=== WORK INSTRUCTIONS ===
Reproduce every one of the rows below verbatim, preserving each coordinate, unit, and line break without alteration.

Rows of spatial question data

______________________________

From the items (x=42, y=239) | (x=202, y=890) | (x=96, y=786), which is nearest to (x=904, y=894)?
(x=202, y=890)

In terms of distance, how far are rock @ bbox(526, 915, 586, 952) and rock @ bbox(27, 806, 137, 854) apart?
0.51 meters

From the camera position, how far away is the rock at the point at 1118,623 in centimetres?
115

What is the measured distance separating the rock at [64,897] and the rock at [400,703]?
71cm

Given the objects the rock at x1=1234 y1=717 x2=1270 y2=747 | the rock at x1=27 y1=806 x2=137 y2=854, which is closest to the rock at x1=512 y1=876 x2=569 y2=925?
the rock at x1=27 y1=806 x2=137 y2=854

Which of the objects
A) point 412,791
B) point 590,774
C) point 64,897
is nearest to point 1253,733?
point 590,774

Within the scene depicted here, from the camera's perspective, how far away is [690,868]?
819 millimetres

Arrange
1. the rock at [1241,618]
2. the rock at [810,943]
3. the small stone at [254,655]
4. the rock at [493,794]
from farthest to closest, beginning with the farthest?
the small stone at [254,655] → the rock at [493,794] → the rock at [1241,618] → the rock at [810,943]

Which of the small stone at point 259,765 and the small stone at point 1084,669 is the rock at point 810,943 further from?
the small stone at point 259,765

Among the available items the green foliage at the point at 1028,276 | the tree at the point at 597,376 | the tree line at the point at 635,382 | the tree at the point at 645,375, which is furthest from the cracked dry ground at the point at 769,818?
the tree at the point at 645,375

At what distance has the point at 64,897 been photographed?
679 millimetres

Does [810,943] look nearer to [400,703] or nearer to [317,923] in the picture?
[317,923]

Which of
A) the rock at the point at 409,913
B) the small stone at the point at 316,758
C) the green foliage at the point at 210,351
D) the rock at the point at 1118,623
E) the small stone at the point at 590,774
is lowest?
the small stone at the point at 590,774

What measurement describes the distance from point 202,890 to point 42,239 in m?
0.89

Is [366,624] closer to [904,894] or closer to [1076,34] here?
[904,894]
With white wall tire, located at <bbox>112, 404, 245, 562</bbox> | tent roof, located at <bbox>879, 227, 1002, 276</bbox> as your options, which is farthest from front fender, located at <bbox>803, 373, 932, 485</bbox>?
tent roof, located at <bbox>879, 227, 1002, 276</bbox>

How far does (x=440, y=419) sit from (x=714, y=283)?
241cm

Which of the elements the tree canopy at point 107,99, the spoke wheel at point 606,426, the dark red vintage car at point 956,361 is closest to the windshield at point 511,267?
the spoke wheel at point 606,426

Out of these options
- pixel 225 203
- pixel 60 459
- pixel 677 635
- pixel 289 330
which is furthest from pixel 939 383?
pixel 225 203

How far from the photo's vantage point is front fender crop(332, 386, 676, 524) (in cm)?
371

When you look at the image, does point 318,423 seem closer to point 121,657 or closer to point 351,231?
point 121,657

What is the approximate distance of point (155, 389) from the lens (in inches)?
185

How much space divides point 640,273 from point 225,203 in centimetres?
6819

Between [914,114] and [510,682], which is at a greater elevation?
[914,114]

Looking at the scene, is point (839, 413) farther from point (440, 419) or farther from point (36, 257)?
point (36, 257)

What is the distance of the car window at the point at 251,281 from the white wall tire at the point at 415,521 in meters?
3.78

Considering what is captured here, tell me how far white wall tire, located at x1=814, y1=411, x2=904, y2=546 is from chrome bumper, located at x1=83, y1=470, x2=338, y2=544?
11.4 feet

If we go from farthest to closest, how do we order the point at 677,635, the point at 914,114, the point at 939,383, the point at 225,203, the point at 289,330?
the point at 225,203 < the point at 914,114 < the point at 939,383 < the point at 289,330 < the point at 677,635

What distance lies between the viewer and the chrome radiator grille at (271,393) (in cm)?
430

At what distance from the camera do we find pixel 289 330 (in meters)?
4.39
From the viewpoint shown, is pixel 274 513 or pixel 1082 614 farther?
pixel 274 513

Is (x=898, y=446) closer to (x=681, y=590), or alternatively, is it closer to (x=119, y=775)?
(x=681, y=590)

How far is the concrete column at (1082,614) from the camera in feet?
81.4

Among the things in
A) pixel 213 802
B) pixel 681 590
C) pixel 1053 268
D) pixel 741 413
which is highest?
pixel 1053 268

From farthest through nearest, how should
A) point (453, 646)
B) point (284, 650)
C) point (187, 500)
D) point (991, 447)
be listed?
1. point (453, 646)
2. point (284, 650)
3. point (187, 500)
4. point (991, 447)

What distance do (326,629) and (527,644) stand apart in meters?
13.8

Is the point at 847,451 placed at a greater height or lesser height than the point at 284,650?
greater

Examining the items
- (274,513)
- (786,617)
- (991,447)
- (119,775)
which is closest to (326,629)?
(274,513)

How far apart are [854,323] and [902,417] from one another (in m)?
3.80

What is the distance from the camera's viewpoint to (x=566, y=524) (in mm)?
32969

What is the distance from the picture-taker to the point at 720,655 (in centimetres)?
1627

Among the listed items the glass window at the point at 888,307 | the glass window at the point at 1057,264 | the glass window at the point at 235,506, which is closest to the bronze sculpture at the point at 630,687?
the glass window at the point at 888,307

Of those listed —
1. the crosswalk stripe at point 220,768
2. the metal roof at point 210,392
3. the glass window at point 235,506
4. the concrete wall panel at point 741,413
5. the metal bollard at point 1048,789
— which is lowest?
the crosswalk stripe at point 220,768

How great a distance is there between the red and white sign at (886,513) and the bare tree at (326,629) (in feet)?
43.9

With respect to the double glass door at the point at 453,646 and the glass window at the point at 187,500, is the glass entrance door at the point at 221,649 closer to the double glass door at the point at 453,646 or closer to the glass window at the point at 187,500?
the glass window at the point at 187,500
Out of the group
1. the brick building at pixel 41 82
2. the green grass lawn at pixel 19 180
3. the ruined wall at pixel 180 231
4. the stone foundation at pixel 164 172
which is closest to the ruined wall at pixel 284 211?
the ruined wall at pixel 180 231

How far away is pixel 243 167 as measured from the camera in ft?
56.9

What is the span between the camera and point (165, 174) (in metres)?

______________________________

=== SOLVED PROBLEM ===
From the items (x=42, y=239) | (x=202, y=890) | (x=96, y=786), which is nearest to (x=904, y=894)?
(x=202, y=890)

In terms of distance, how far are rock @ bbox(526, 915, 586, 952) and rock @ bbox(27, 806, 137, 854) apart?
0.51 meters

From the camera position, how far away is the rock at the point at 1118,623 in centimetres?
115

What is the measured distance separating the rock at [64,897] and the rock at [400,703]?
71cm

Given the objects the rock at x1=1234 y1=717 x2=1270 y2=747 | the rock at x1=27 y1=806 x2=137 y2=854, which is closest to the rock at x1=512 y1=876 x2=569 y2=925?
the rock at x1=27 y1=806 x2=137 y2=854

Which of the objects
A) point 412,791
B) point 590,774
C) point 64,897
is nearest to point 1253,733?
point 590,774

Within the scene depicted here, from the camera's perspective, how far away is [690,868]?
819 millimetres

Arrange
1. the rock at [1241,618]
2. the rock at [810,943]
3. the small stone at [254,655]
4. the rock at [493,794]
from farthest to closest, beginning with the farthest?
the small stone at [254,655] → the rock at [493,794] → the rock at [1241,618] → the rock at [810,943]

Which of the small stone at point 259,765 and the small stone at point 1084,669 is the rock at point 810,943 further from?
the small stone at point 259,765

Among the available items the green foliage at the point at 1028,276 | the tree at the point at 597,376 | the tree line at the point at 635,382 | the tree at the point at 645,375, which is furthest from the cracked dry ground at the point at 769,818?
the tree at the point at 645,375

At what distance has the point at 64,897 been photographed?
679 millimetres

Does [810,943] look nearer to [400,703] or nearer to [317,923] in the picture?
[317,923]

Which of
A) the rock at the point at 409,913
B) the small stone at the point at 316,758
C) the green foliage at the point at 210,351
D) the rock at the point at 1118,623
E) the small stone at the point at 590,774
is lowest?
the small stone at the point at 590,774

What measurement describes the distance from point 202,890 to point 42,239 in m?
0.89

Is [366,624] closer to [904,894] or closer to [1076,34] here?
[904,894]
With white wall tire, located at <bbox>112, 404, 245, 562</bbox> | tent roof, located at <bbox>879, 227, 1002, 276</bbox> as your options, which is farthest from front fender, located at <bbox>803, 373, 932, 485</bbox>?
tent roof, located at <bbox>879, 227, 1002, 276</bbox>

How far does (x=440, y=419) sit from (x=714, y=283)?
241cm

Which of the elements the tree canopy at point 107,99, the spoke wheel at point 606,426, the dark red vintage car at point 956,361 is closest to the windshield at point 511,267?
the spoke wheel at point 606,426

Out of these options
- pixel 225 203
- pixel 60 459
- pixel 677 635
- pixel 289 330
which is furthest from pixel 939 383?
pixel 225 203

How far from the photo's vantage point is front fender crop(332, 386, 676, 524) (in cm)?
371

When you look at the image, does point 318,423 seem closer to point 121,657 or closer to point 351,231?
point 121,657

What is the approximate distance of point (155, 389) from the lens (in inches)?
185

How much space divides point 640,273 from point 225,203 in centimetres?
6819

Between [914,114] and [510,682], which is at a greater elevation?
[914,114]

Looking at the scene, is point (839, 413) farther from point (440, 419) or farther from point (36, 257)?
point (36, 257)

What is the distance of the car window at the point at 251,281 from the white wall tire at the point at 415,521 in meters?
3.78

Considering what is captured here, tell me how far white wall tire, located at x1=814, y1=411, x2=904, y2=546 is from chrome bumper, located at x1=83, y1=470, x2=338, y2=544?
11.4 feet

If we go from farthest to closest, how do we order the point at 677,635, the point at 914,114, the point at 939,383, the point at 225,203, the point at 289,330?
the point at 225,203 < the point at 914,114 < the point at 939,383 < the point at 289,330 < the point at 677,635

What distance lies between the viewer and the chrome radiator grille at (271,393) (in cm)?
430

At what distance from the camera do we find pixel 289 330 (in meters)?
4.39
From the viewpoint shown, is pixel 274 513 or pixel 1082 614 farther?
pixel 274 513

Is (x=898, y=446) closer to (x=681, y=590), or alternatively, is it closer to (x=119, y=775)?
(x=681, y=590)

How far is the concrete column at (1082,614) from the camera in feet?
81.4

Among the things in
A) pixel 213 802
B) pixel 681 590
C) pixel 1053 268
D) pixel 741 413
which is highest?
pixel 1053 268

From farthest through nearest, how should
A) point (453, 646)
B) point (284, 650)
C) point (187, 500)
D) point (991, 447)
be listed?
1. point (453, 646)
2. point (284, 650)
3. point (187, 500)
4. point (991, 447)

What distance do (326,629) and (527,644) stand apart in meters?
13.8

Is the point at 847,451 placed at a greater height or lesser height than the point at 284,650?
greater

Examining the items
- (274,513)
- (786,617)
- (991,447)
- (119,775)
which is closest to (326,629)?
(274,513)

How far apart are [854,323] and [902,417] from one another (in m)?
3.80

What is the distance from the camera's viewpoint to (x=566, y=524) (in mm)?
32969

What is the distance from the picture-taker to the point at 720,655 (in centimetres)?
1627

Among the listed items the glass window at the point at 888,307 | the glass window at the point at 1057,264 | the glass window at the point at 235,506, which is closest to the bronze sculpture at the point at 630,687?
the glass window at the point at 888,307

Of those listed —
1. the crosswalk stripe at point 220,768
2. the metal roof at point 210,392
3. the glass window at point 235,506
4. the concrete wall panel at point 741,413
5. the metal bollard at point 1048,789
— which is lowest?
the crosswalk stripe at point 220,768

How great a distance is there between the red and white sign at (886,513) and the bare tree at (326,629) (in feet)?
43.9

With respect to the double glass door at the point at 453,646 and the glass window at the point at 187,500, is the glass entrance door at the point at 221,649 closer to the double glass door at the point at 453,646 or closer to the glass window at the point at 187,500?
the glass window at the point at 187,500
Out of the group
1. the brick building at pixel 41 82
2. the green grass lawn at pixel 19 180
3. the ruined wall at pixel 180 231
4. the stone foundation at pixel 164 172
which is closest to the ruined wall at pixel 284 211?
the ruined wall at pixel 180 231

How far away is pixel 243 167 as measured from the camera in ft?
56.9

What is the span between the camera and point (165, 174) (in metres)?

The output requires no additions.